WORK TO COMPLETE: Reproduce the perpendicular bisector excerpt word for word.

PAGE EXCERPT:
Start of Block

Yes. C and D are each equidistant from X and Y. We already know that any point equidistant from X and Y lies on the unique perpendicular bisector of XY — and since XY has only one perpendicular bisector (line AB), both C and D must lie on line AB.

7
Justify: “Any point that has the same distance from X and Y lies on the perpendicular bisector of XY.”In-text
Solution

Let P be any point with PX = PY, and let O be the already-established midpoint of XY (so OX = OY).

  1. In ΔPXO and ΔPYO: PX = PY (given), OX = OY (O is midpoint), and PO is common.
  2. By SSS, ΔPXO ≅ ΔPYO, so ∠POX = ∠POY (CPCT).
  3. Since ∠POX and ∠POY form a straight angle, each must equal 90°. So PO ⊥ XY.
Since XY has exactly one line through O that is perpendicular to it, PO must lie along the perpendicular bisector — so P lies on the perpendicular bisector of XY. ∎
8
Given a line segment XY, how do we draw its perpendicular bisector using only an unmarked ruler and a compass?In-text
Solution
  1. Open the compass to a radius more than half of XY.

End of Block

DATA:
Start of Block

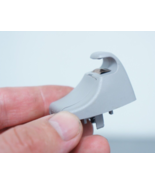 2011-2016 bmw f10 528i 535i 550i sun visor retainer clip holder hook mou... - $431.53 MXN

End of Block

TASK OUTPUT:
Yes. C and D are each equidistant from X and Y. We already know that any point equidistant from X and Y lies on the unique perpendicular bisector of XY — and since XY has only one perpendicular bisector (line AB), both C and D must lie on line AB.

7
Justify: “Any point that has the same distance from X and Y lies on the perpendicular bisector of XY.”In-text
Solution

Let P be any point with PX = PY, and let O be the already-established midpoint of XY (so OX = OY).

  1. In ΔPXO and ΔPYO: PX = PY (given), OX = OY (O is midpoint), and PO is common.
  2. By SSS, ΔPXO ≅ ΔPYO, so ∠POX = ∠POY (CPCT).
  3. Since ∠POX and ∠POY form a straight angle, each must equal 90°. So PO ⊥ XY.
Since XY has exactly one line through O that is perpendicular to it, PO must lie along the perpendicular bisector — so P lies on the perpendicular bisector of XY. ∎
8
Given a line segment XY, how do we draw its perpendicular bisector using only an unmarked ruler and a compass?In-text
Solution
  1. Open the compass to a radius more than half of XY.